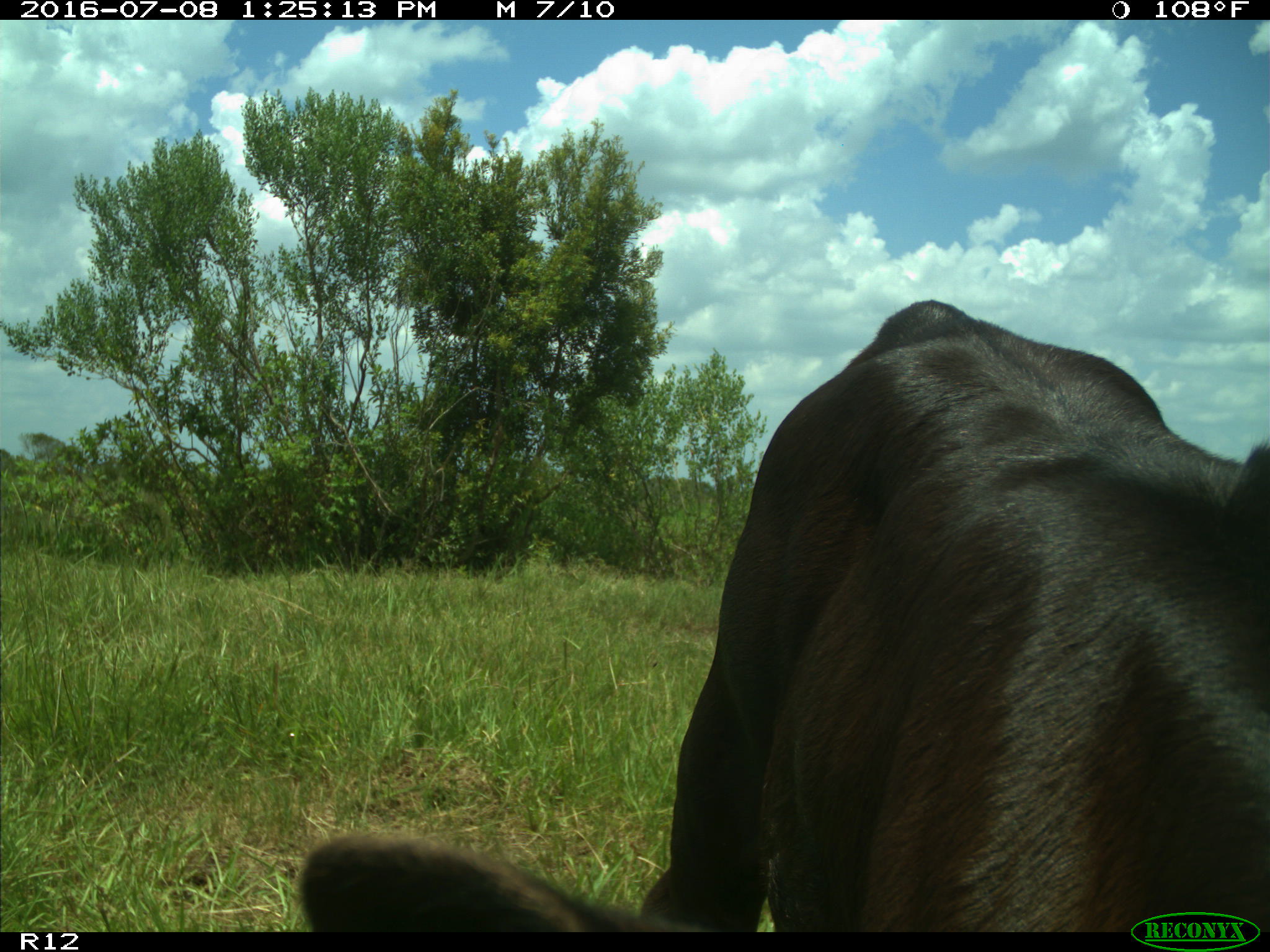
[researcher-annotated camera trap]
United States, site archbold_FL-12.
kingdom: Animalia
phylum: Chordata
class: Mammalia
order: Artiodactyla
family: Bovidae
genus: Bos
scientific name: Bos taurus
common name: domestic cow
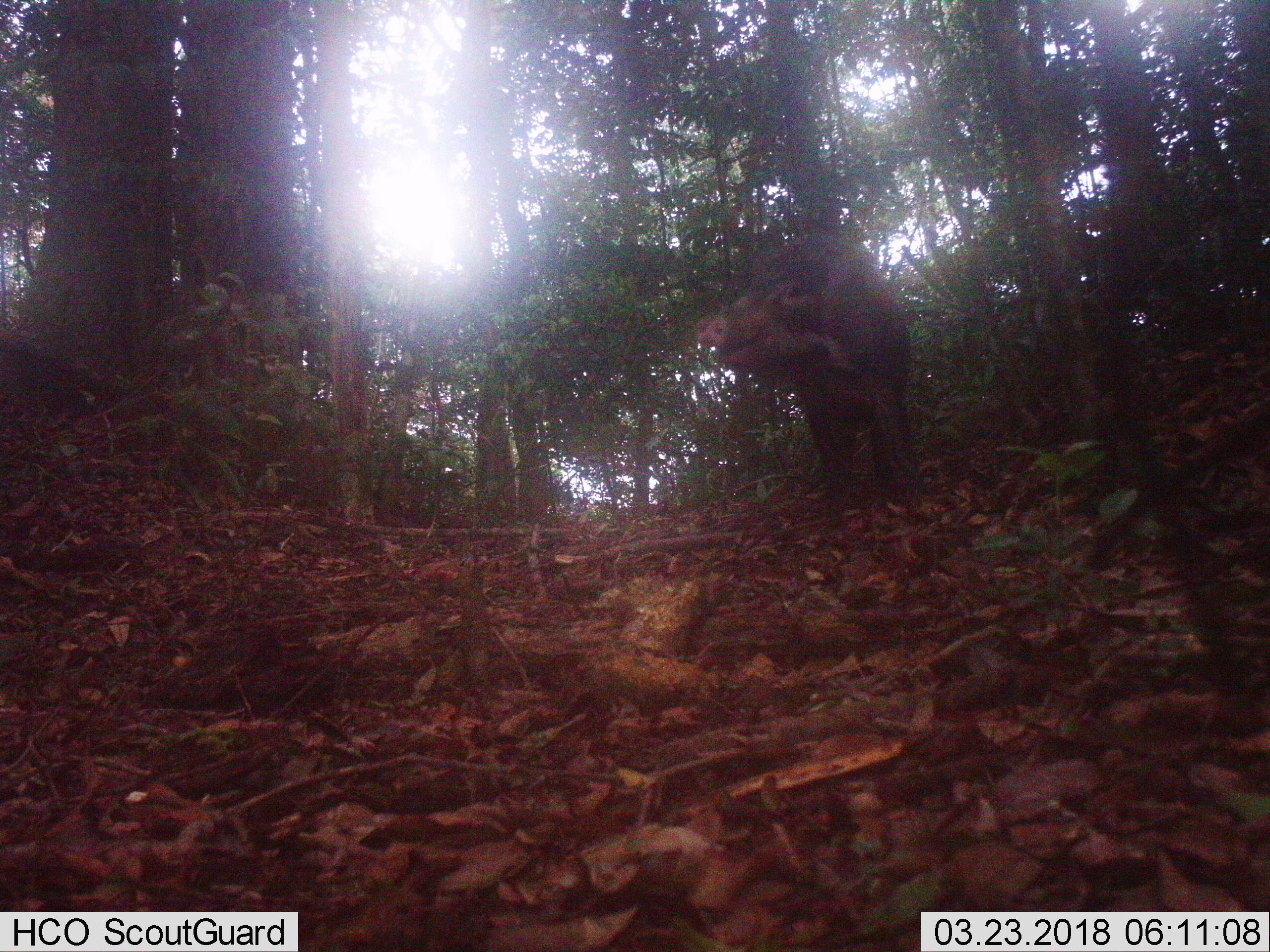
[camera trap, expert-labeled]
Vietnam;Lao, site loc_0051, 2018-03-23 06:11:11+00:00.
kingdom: Animalia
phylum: Chordata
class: Mammalia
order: Artiodactyla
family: Suidae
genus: Sus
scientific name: Sus scrofa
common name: eurasian wild pig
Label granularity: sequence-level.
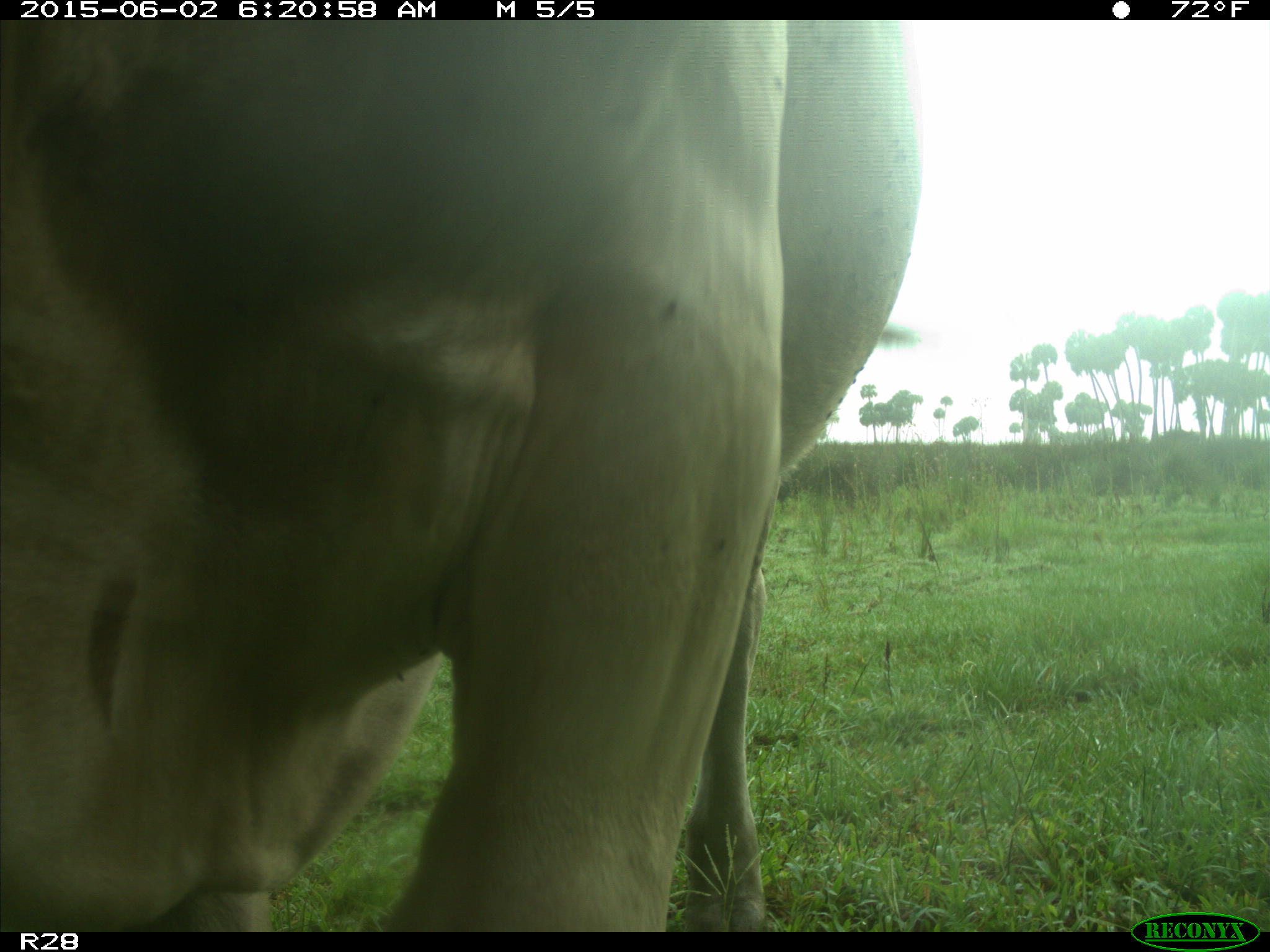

● Required action
Copy exactly the lines from the line that has "Vietnam;Lao, site loc_0051, 2018-03-23" through the last line of the entries above, inclusive, and no others. Pictures do not go in the copy.

● Your response
Vietnam;Lao, site loc_0051, 2018-03-23 06:11:11+00:00.
kingdom: Animalia
phylum: Chordata
class: Mammalia
order: Artiodactyla
family: Suidae
genus: Sus
scientific name: Sus scrofa
common name: eurasian wild pig
Label granularity: sequence-level.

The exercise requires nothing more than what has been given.